THE COST CURVE IS ASYMMETRIC
The 80% → 95% quality journey is asymmetric in effort. The first 80% comes from model capability: the LLM already knows how to generate text, use tools, and follow instructions. The final 15% comes from understanding the specific failure modes of your specific application on your specific user distribution — and that knowledge cannot be bought or downloaded. It is earned through measurement, systematic failure analysis, and targeted training data creation. The companies that invest in this domain-specific evaluation work build durable advantages over those that simply upgrade to the next model version and hope.
🏭
Notion AI (referenced in ZenML's analysis) built a multi-layer evaluation stack that balances speed and cost: cheap heuristic checks on every commit, LLM judge scoring on every merge, and expensive human evaluation on every release candidate. Teams that adopted this tiered approach reported 10x faster development velocity compared to running full human evaluation on every change. The insight: match eval depth to the stakes of the change, not to a uniform 'always run everything' policy.
The Fix
Building the Evaluation Flywheel
Shopify's evaluation architecture is best understood as a flywheel: production traffic generates failures, failures feed the training pipeline, retraining improves the model, the improved model generates fewer failures, and the cycle continues. Each turn of the flywheel reduces the gap between benchmark performance and production performance. The flywheel only works if each component — quality measurement (LLM judge), failure collection (production mirroring), training (fine-tuning pipeline), deployment (shadow traffic + promotion) — is production-grade itself. A miscalibrated judge produces misleading signal. A flaky training pipeline slows iteration. A low-coverage benchmark misses the failures that actually matter.

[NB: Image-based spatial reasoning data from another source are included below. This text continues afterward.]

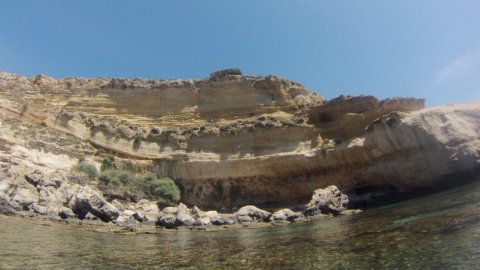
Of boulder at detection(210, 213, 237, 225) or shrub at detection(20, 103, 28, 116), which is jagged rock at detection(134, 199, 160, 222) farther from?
shrub at detection(20, 103, 28, 116)

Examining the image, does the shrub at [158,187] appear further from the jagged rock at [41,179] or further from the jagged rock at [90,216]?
the jagged rock at [90,216]

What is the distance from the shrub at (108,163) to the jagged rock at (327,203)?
15661mm

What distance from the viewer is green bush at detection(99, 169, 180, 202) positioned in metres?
28.3

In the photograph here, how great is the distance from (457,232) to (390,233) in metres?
2.21

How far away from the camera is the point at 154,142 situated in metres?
34.8

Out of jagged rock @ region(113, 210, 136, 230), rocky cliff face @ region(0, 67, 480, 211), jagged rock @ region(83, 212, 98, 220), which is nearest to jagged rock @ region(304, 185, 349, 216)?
rocky cliff face @ region(0, 67, 480, 211)

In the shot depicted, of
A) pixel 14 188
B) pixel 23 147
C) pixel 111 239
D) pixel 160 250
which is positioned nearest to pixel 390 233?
pixel 160 250

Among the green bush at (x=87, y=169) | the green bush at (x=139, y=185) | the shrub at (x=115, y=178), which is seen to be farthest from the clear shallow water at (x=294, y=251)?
the green bush at (x=87, y=169)

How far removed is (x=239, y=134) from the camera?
33.9 meters

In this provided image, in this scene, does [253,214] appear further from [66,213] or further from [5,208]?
[5,208]

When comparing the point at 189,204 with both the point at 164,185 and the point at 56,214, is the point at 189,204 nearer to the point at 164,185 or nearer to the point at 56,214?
the point at 164,185

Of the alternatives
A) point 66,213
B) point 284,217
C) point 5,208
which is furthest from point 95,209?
point 284,217

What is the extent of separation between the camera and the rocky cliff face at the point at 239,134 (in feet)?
84.8

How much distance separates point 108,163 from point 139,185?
3471 mm
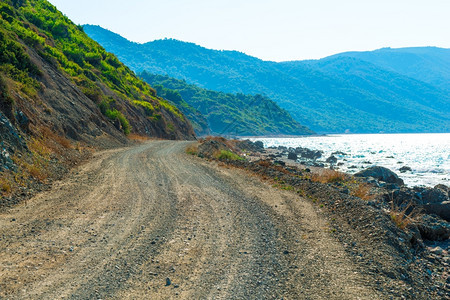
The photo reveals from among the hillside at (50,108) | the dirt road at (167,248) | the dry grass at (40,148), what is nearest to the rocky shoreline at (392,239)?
the dirt road at (167,248)

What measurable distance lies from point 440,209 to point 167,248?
13.6 m

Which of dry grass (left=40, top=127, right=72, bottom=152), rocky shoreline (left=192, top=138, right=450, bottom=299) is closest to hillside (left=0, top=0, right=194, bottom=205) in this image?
dry grass (left=40, top=127, right=72, bottom=152)

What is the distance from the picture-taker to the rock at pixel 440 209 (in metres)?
15.4

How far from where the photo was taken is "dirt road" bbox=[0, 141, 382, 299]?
6.14 metres

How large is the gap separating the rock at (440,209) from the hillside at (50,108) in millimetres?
16947

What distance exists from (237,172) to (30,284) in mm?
15680

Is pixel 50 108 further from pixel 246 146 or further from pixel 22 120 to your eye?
pixel 246 146

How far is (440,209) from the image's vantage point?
15.5m

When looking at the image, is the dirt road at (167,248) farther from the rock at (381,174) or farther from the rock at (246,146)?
the rock at (246,146)

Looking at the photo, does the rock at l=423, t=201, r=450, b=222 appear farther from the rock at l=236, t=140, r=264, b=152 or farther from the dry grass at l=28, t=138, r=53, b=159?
the rock at l=236, t=140, r=264, b=152

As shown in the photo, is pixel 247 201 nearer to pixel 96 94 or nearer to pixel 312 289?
pixel 312 289

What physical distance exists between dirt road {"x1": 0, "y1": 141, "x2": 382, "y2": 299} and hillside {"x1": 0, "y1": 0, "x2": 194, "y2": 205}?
2.70 meters

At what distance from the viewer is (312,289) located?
6.31m

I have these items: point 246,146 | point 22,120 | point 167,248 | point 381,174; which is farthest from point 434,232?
point 246,146
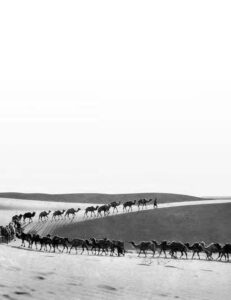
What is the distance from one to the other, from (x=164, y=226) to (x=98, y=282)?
22693mm

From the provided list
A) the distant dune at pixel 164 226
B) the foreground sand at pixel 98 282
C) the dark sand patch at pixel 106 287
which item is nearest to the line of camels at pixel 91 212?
the distant dune at pixel 164 226

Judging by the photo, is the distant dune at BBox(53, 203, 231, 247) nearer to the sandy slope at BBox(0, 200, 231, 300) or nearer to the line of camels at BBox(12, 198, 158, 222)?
the line of camels at BBox(12, 198, 158, 222)

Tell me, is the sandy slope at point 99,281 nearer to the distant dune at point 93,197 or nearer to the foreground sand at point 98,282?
the foreground sand at point 98,282

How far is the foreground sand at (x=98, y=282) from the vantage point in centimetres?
907

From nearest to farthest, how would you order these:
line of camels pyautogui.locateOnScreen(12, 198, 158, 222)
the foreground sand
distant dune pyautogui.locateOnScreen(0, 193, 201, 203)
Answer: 1. the foreground sand
2. line of camels pyautogui.locateOnScreen(12, 198, 158, 222)
3. distant dune pyautogui.locateOnScreen(0, 193, 201, 203)

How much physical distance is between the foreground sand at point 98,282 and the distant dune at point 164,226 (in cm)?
1611

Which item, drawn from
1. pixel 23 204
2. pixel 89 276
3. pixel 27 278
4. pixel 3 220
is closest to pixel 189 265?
pixel 89 276

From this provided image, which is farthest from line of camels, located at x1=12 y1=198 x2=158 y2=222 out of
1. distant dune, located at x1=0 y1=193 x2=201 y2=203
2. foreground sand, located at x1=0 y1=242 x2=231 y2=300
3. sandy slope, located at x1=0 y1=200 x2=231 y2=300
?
distant dune, located at x1=0 y1=193 x2=201 y2=203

- 0.61 — Cohen's Kappa achieved for Shopify's LLM judge after iterative calibration — close to the human evaluator baseline of 0.69 and sufficient to drive reliable engineering decisions
- 300 — Hand-crafted benchmark examples for the Flow agent — covering breadth of expected usage, used as the initial quality gate before production shadow testing
- 2 weeks — Time to close the benchmark-to-production gap using the production mirroring flywheel — from 'benchmark says ready' to 'production confirms ready'
- Weekly — Qwen3-32B retraining cadence on H200 GPUs (12h full training run) — keeping the model aligned with evolving merchant behavior without months-long release cycles
# LLM Judge calibration: the process that takes you from Kappa 0.02 to 0.61
# A judge is only useful if it agrees with humans. Measure this first.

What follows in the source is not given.